Any installed database can then be imported using one of the following:

# programmatically using "get_database"
>>> from pyannote.database import get_database
>>> database = get_database('Etape')
# directly using "import"
>>> from pyannote.database import Etape
>>> database = Etape()

Databases usually provide high level description when printed.

>>> print(database)
ETAPE corpus

Reference
---------
"The ETAPE corpus for the evaluation of speech-based TV content processing in the French language"
Guillaume Gravier, Gilles Adda, Niklas Paulson, Matthieu Carré, Aude Giraudel, Olivier Galibert.
Eighth International Conference on Language Resources and Evaluation, 2012.

Citation
--------
@inproceedings{ETAPE,
  title = {{The ETAPE Corpus for the Evaluation of Speech-based TV Content Processing in the French Language}},
  author = {Gravier, Guillaume and Adda, Gilles and Paulson, Niklas and Carr{'e}, Matthieu and Giraudel, Aude and Galibert, Olivier},
  booktitle = {{LREC - Eighth international conference on Language Resources and Evaluation}},
  address = {Turkey},
  year = {2012},
}

Website
-------
http://www.afcp-parole.org/etape-en.html

You can also use help to get the list of available methods.

>>> help(database)

Some databases (especially multimodal ones) may be used for several tasks. One can get a list of tasks using get_tasks method:

>>> database.get_tasks()
['SpeakerDiarization']

One can also get the overall list of tasks, as well as the list of databases that implement at least one protocol for a specific task.

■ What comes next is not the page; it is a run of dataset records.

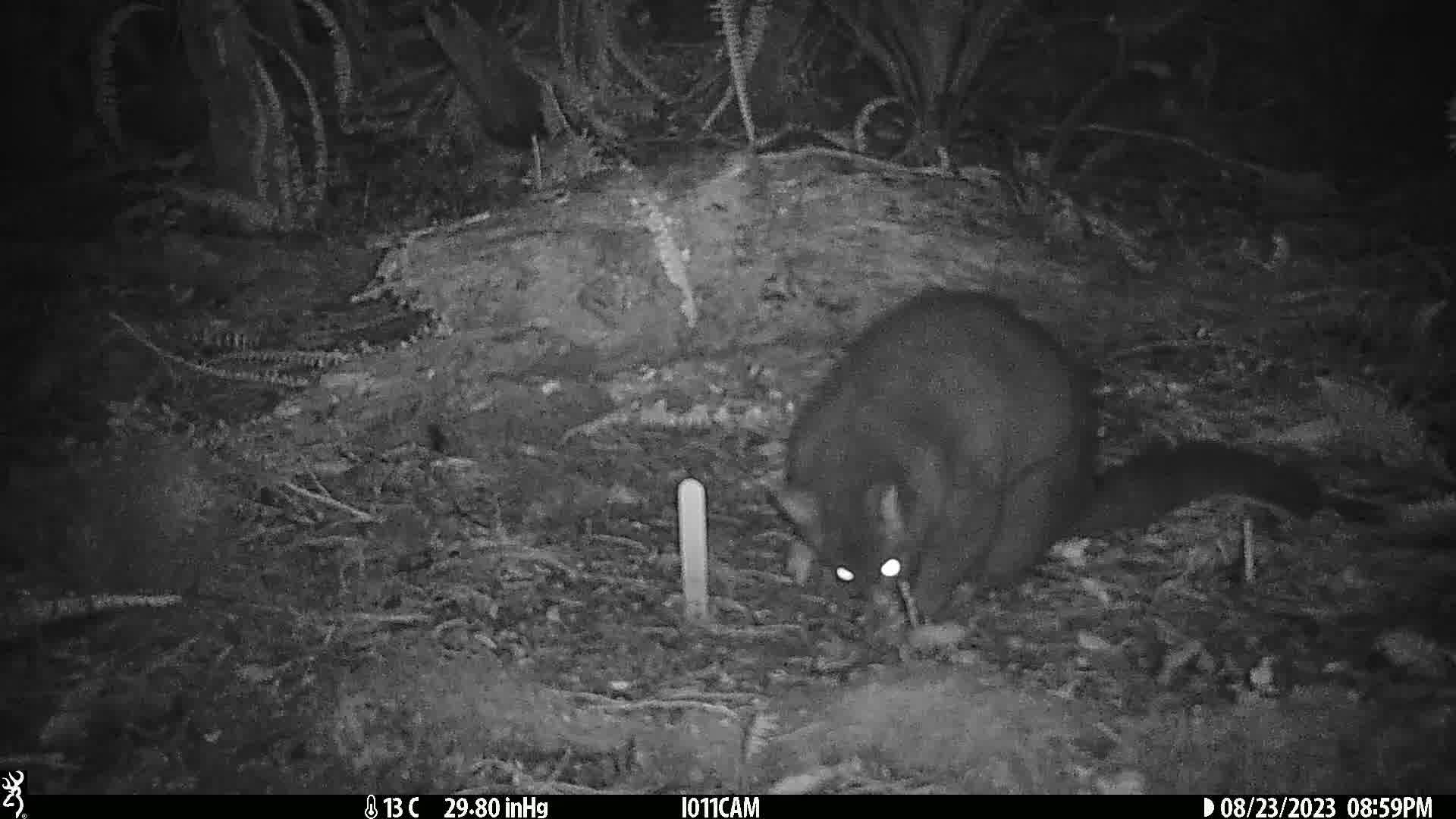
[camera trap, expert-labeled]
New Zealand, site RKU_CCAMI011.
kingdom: Animalia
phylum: Chordata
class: Mammalia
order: Diprotodontia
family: Phalangeridae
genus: Trichosurus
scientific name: Trichosurus vulpecula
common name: common brushtail possum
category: possum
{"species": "possum (common brushtail possum) (Trichosurus vulpecula)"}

>>> from pyannote.database import get_tasks
>>> get_tasks()
['SpeakerDiarization']
>>> get_databases(task='SpeakerDiarization')
['Etape']

This might come handy in case you want to automatically benchmark a particular approach on every database for a given task.

Protocols

(↑up to table of contents)

Once you have settled with a task, a database may implement several experimental protocols for this task. get_protocols can be used to get their list:

>>> database.get_protocols('SpeakerDiarization')
['Full', 'Radio', 'TV']

In this example, three speaker diarization protocols are available:

  • one using the complete set of data;
  • one using only TV data;
  • one using only Radio data.
>>> protocol = database.get_protocol('SpeakerDiarization', 'TV')

Protocols usually provide high level description when printed.

>>> print(protocol)
Speaker diarization protocol using TV subset of ETAPE

You can also use help to get the list of available methods.

>>> help(protocol)

A shortcut get_protocol function is available if you already know which database, task, and protocol you want to use:

>>> from pyannote.database import get_protocol
>>> protocol = get_protocol('Etape.SpeakerDiarization.TV')

Speaker diarization

(↑up to table of contents)

Speaker diarization protocols implement three methods: train, development and test that provide an iterator over the corresponding subset.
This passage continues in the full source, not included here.